Data provided -
↓↓↓

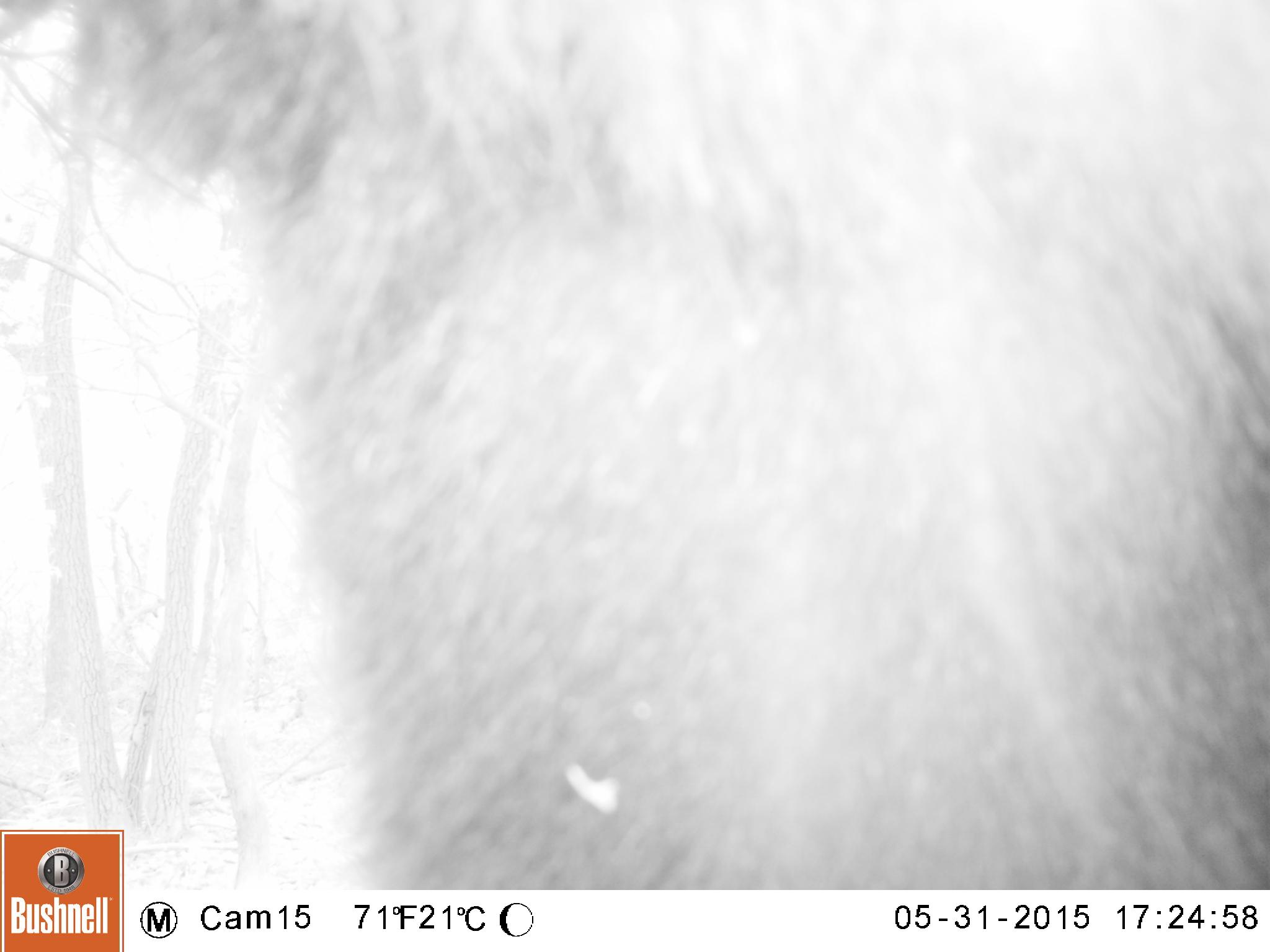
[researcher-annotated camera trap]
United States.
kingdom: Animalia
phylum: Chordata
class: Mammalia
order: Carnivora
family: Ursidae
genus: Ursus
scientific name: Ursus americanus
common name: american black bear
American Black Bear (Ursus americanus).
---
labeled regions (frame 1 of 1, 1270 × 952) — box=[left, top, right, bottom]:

↑↑↑

Problem to work on -
Output the data above exactly, excluding images.

Output of the exercise -
[researcher-annotated camera trap]
United States.
kingdom: Animalia
phylum: Chordata
class: Mammalia
order: Carnivora
family: Ursidae
genus: Ursus
scientific name: Ursus americanus
common name: american black bear
American Black Bear (Ursus americanus).
---
labeled regions (frame 1 of 1, 1270 × 952) — box=[left, top, right, bottom]:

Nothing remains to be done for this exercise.